By Dan Hust
KAUNEONGA LAKE October 24, 2006 Just a few years ago, these 10 acres sat quietly off White Lake Turnpike, frequented only by deer and raccoons.
They paid no heed to the Town of Bethel’s sale of the property to Sullivan County, but on Thursday, not even the wildlife could miss the dramatic new landscape.
Indeed, it’s the only place in the county where people will routinely and legally start fires.
More than 50 officials, firefighters, police officers and EMS personnel converged on the new Sullivan County Fire Training Facility last week for its official unveiling.
The facility has been in limited operation for the past three weeks, said Deputy Fire Coordinator for Administration Paul Hemmer, but Thursday offered everyone the chance to tour the two buildings on the now-open 10 acres.
Centrally located north of Kauneonga Lake less than half a mile off Route 55, the facility offers space for storage and training.
A 12-bay garage is now housing Sullivan County Sheriff’s Department and Dive Team equipment, from waverunners to response trucks to the county’s Mobile Command Center.
Across the crushed stone parking lot, a three-story structure looks like a home or restaurant on the outside, but inside it’s a sophisticated live-burn unit created by Fire Facilities.
In two rooms on two floors, fires can be created and controlled to give firefighters unsurpassed training opportunities. But it doesn’t stop there.
Other rooms simulate an attic or similar confined space; another has moveable walls to allow trainers to change the situation at will; and all are equipped with temperature monitoring and smoke distribution systems to ensure everything’s done right and safely.
Windows on every side can be opened or closed with metal doors, while a rooftop area offers practice for ladder truck and rappelling issues.
A pond and two dry hydrants are nearby as well.
“It can simulate most anything we want it to,” said Hemmer.
He should know as co-chair of the Fire Training Facility Committee (along with Jim Cavello), Hemmer sought the best facility $2.1 million could provide. About $1.2 million of that cost was paid for by a grant through NYS Senator John Bonacic, while another $100,000 came from the efforts of late Assemblyman Jake Gunther. The rest was funded by the county itself.

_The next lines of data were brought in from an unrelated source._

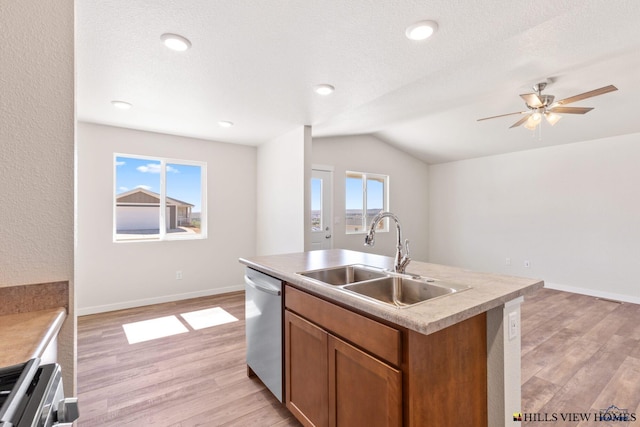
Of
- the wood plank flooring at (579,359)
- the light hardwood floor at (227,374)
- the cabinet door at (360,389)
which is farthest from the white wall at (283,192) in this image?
the wood plank flooring at (579,359)

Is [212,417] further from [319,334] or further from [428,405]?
[428,405]

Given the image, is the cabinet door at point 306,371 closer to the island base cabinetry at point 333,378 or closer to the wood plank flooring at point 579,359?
the island base cabinetry at point 333,378

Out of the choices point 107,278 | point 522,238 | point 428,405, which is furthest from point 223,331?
point 522,238

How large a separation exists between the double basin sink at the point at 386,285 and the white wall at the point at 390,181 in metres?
3.19

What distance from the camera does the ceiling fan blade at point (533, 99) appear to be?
2758 mm

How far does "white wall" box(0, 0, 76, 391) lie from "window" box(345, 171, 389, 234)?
4495 millimetres

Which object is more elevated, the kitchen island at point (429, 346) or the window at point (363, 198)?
the window at point (363, 198)

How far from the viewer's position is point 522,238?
5270 millimetres

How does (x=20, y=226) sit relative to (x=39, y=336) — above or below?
above

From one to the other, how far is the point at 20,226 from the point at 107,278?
322cm

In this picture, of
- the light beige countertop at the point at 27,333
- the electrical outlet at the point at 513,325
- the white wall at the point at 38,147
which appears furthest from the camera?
the electrical outlet at the point at 513,325

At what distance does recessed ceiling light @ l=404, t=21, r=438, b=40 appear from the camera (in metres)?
1.73

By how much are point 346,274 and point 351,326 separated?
0.67m

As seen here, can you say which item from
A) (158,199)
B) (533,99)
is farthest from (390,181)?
(158,199)
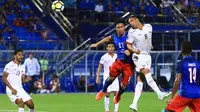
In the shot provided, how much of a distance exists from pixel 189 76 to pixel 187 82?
0.50 ft

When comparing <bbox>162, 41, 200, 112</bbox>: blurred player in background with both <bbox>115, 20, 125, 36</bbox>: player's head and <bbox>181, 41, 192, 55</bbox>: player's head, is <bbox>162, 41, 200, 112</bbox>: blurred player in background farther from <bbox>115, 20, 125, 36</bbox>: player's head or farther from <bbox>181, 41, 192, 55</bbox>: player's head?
<bbox>115, 20, 125, 36</bbox>: player's head

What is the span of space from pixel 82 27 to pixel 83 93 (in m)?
8.21

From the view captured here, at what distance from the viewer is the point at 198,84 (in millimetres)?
13594

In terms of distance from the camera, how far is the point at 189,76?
1350cm

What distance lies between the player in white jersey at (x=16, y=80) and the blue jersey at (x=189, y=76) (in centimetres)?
582

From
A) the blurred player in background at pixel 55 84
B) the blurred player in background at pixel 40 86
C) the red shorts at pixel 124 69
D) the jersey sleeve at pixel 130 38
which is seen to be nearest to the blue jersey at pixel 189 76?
the jersey sleeve at pixel 130 38

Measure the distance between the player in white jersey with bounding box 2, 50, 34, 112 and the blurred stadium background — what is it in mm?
17384

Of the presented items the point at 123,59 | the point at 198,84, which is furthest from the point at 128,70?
the point at 198,84

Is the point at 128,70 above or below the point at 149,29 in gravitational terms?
below

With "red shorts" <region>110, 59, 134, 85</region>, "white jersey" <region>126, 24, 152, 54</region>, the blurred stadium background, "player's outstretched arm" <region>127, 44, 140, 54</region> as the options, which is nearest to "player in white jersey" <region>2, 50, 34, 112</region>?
"red shorts" <region>110, 59, 134, 85</region>

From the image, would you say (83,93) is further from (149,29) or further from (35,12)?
(149,29)

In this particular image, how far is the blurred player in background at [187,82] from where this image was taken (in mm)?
13469

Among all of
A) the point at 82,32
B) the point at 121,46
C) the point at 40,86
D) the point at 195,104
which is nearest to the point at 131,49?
the point at 121,46

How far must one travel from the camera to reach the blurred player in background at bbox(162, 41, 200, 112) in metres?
13.5
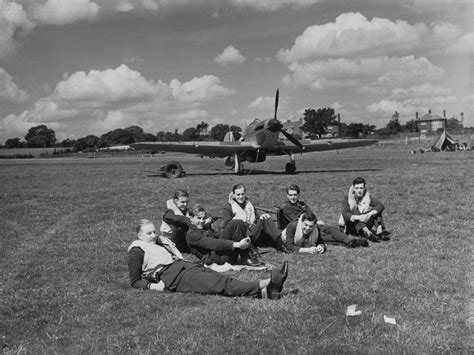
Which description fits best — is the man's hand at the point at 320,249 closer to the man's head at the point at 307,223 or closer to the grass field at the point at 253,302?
the grass field at the point at 253,302

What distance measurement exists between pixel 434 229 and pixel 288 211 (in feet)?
10.8

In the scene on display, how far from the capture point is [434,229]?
10.2 metres

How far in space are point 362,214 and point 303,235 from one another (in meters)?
1.49

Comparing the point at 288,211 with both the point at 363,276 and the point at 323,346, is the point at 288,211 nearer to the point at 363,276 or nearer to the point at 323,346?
the point at 363,276

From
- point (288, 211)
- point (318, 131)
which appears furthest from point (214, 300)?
point (318, 131)

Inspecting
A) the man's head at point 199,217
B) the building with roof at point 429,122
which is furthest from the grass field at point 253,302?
the building with roof at point 429,122

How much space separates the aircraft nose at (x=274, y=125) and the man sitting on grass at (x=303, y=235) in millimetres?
20695

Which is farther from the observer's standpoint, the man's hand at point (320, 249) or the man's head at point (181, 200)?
the man's head at point (181, 200)

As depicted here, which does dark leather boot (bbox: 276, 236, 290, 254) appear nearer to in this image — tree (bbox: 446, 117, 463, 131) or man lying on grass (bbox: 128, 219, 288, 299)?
man lying on grass (bbox: 128, 219, 288, 299)

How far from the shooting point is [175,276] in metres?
6.36

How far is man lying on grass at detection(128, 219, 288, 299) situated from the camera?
19.1ft

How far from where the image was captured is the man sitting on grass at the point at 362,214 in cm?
927

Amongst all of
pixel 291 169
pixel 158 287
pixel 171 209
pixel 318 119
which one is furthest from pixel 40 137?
pixel 158 287

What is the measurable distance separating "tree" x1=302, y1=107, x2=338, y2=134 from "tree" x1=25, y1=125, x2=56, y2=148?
8160 cm
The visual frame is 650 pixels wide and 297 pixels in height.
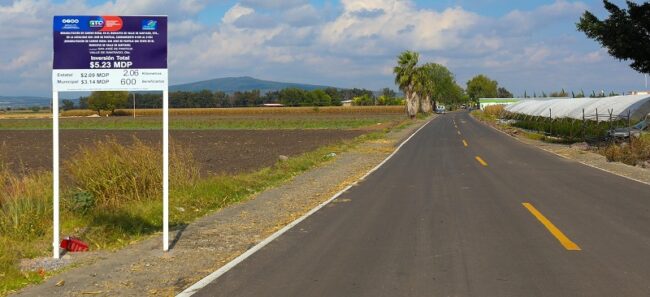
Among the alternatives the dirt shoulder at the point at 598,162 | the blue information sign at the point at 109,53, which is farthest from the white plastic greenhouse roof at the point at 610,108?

“The start of this was the folks in the volunteer emergency services sector,” said Legislature Chair Chris Cunningham to the crowd. “It’s your facility we were happy to make it a reality.”

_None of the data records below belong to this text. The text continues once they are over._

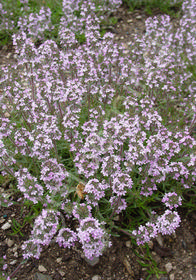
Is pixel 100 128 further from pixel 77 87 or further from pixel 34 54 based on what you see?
pixel 34 54

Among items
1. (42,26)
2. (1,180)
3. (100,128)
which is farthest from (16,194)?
(42,26)

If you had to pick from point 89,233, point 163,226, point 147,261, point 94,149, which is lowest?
point 147,261

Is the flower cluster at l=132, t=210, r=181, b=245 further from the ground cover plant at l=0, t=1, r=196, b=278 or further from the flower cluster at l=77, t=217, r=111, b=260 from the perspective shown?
the flower cluster at l=77, t=217, r=111, b=260

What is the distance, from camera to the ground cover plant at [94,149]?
3.11 meters

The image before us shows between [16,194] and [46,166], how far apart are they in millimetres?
1276

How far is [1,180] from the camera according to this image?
13.9ft

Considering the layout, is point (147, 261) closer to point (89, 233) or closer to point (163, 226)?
point (163, 226)

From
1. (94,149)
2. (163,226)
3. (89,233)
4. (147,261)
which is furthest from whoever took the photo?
(147,261)

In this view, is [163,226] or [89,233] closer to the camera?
[89,233]

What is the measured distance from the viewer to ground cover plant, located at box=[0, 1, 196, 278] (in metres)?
3.11

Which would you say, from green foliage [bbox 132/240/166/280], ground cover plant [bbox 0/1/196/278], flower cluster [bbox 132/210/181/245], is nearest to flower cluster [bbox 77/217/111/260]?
ground cover plant [bbox 0/1/196/278]

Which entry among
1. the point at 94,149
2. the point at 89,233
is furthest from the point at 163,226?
the point at 94,149

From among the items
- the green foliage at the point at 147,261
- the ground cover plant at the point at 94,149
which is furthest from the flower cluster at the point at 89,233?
the green foliage at the point at 147,261

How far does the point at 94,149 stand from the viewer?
3350mm
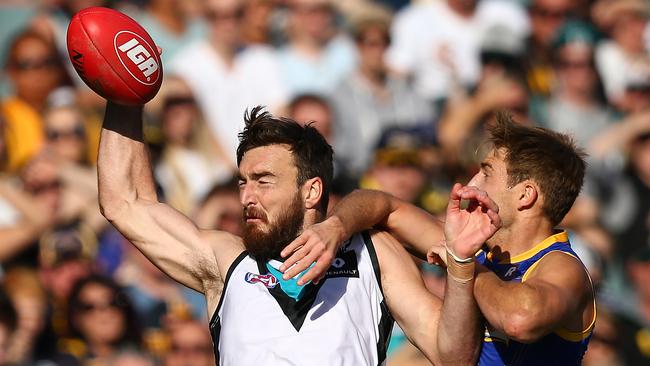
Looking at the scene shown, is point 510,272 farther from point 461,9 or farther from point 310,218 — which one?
point 461,9

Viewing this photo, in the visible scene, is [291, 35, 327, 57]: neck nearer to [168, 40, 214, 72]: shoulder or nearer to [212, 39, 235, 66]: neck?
[212, 39, 235, 66]: neck

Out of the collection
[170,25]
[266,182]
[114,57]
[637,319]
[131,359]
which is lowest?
[637,319]

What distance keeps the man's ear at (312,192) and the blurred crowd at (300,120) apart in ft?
9.51

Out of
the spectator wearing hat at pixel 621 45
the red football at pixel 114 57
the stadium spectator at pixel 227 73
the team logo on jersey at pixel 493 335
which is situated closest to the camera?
the team logo on jersey at pixel 493 335

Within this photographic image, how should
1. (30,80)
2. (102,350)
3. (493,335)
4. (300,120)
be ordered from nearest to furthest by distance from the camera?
(493,335), (102,350), (30,80), (300,120)

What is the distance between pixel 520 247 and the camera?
4512 millimetres

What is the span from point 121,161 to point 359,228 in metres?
1.28

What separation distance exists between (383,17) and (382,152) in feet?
5.27

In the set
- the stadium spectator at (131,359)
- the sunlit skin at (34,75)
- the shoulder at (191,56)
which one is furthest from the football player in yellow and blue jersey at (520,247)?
the sunlit skin at (34,75)

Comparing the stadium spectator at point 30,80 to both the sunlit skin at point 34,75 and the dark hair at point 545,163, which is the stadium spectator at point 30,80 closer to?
the sunlit skin at point 34,75

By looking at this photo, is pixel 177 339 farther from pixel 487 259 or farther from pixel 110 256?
pixel 487 259

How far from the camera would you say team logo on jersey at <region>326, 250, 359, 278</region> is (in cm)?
477

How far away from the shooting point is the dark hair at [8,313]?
8031 mm

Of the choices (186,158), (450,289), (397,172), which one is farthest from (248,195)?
(186,158)
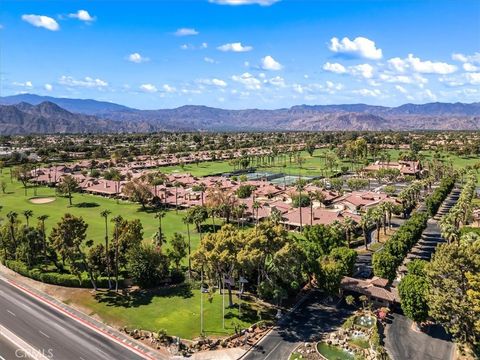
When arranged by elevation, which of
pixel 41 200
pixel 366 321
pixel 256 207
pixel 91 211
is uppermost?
pixel 256 207

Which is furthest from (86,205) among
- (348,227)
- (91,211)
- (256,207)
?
(348,227)

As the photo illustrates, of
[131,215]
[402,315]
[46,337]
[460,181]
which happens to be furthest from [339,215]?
[460,181]

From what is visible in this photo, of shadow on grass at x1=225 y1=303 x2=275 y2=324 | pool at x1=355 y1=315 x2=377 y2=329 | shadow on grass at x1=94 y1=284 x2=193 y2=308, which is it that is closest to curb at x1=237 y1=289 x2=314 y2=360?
shadow on grass at x1=225 y1=303 x2=275 y2=324

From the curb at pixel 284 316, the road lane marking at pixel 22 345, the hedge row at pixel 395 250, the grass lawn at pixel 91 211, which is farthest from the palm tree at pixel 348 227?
the road lane marking at pixel 22 345

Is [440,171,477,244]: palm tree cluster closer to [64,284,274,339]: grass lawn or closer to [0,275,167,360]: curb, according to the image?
[64,284,274,339]: grass lawn

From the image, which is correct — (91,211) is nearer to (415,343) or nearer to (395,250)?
(395,250)

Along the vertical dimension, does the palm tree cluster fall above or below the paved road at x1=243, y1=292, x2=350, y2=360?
above
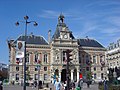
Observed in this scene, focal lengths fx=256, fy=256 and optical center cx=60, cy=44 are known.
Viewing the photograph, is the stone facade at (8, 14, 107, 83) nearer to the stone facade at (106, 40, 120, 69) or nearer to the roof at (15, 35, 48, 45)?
the roof at (15, 35, 48, 45)

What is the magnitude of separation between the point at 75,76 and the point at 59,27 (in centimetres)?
1601

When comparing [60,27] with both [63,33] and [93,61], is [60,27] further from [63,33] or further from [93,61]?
[93,61]

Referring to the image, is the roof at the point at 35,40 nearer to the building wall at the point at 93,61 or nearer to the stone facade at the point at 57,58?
the stone facade at the point at 57,58

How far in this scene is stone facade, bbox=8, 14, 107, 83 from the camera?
73.0m

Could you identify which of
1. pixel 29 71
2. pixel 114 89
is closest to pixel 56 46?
pixel 29 71

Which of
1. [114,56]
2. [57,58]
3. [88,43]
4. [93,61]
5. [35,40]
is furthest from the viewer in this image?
[114,56]

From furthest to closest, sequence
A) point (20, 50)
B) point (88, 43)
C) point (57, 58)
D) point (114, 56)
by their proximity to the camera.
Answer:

“What you do in one day is more valuable than anything we do in bringing money to you,” added Bonacic.
Bethel Supervisor Harold Russell said the center should provide a “fantastic education” for local emergency workers, and Assemblywoman Aileen Gunther called it “an awesome facility.”
Though currently only open for state fire instruction, Hemmer (who also serves as a member of the Fire Advisory Board) said local fire departments and other emergency organizations will soon be able to schedule their own training sessions there.
Sullivan County Commissioner of Public Safety Richard Martinkovic added that this is just Phase I. Phase II will add a classroom building (transferring classes from the Sullivan County Airport) and two simulators: one for electrical emergencies and one for natural gas situations.
Eventually, there’ll be a spot for vehicle extrication practice and possibly a new home for the county’s emergency command center, which right now is stationed at the nearby airport.
But there is one thing that won’t be moved a huge boulder crews excavated from the property.
Dubbed the “Bernie Rock,” it was so named in honor of county DPW Engineer Bernie Kozykowski, who is credited with firmly making sure every step of the construction followed every detail of the design.
The boulder sits near the garage and now features a crude stick figure outfitted in what else? a firefighting uniform.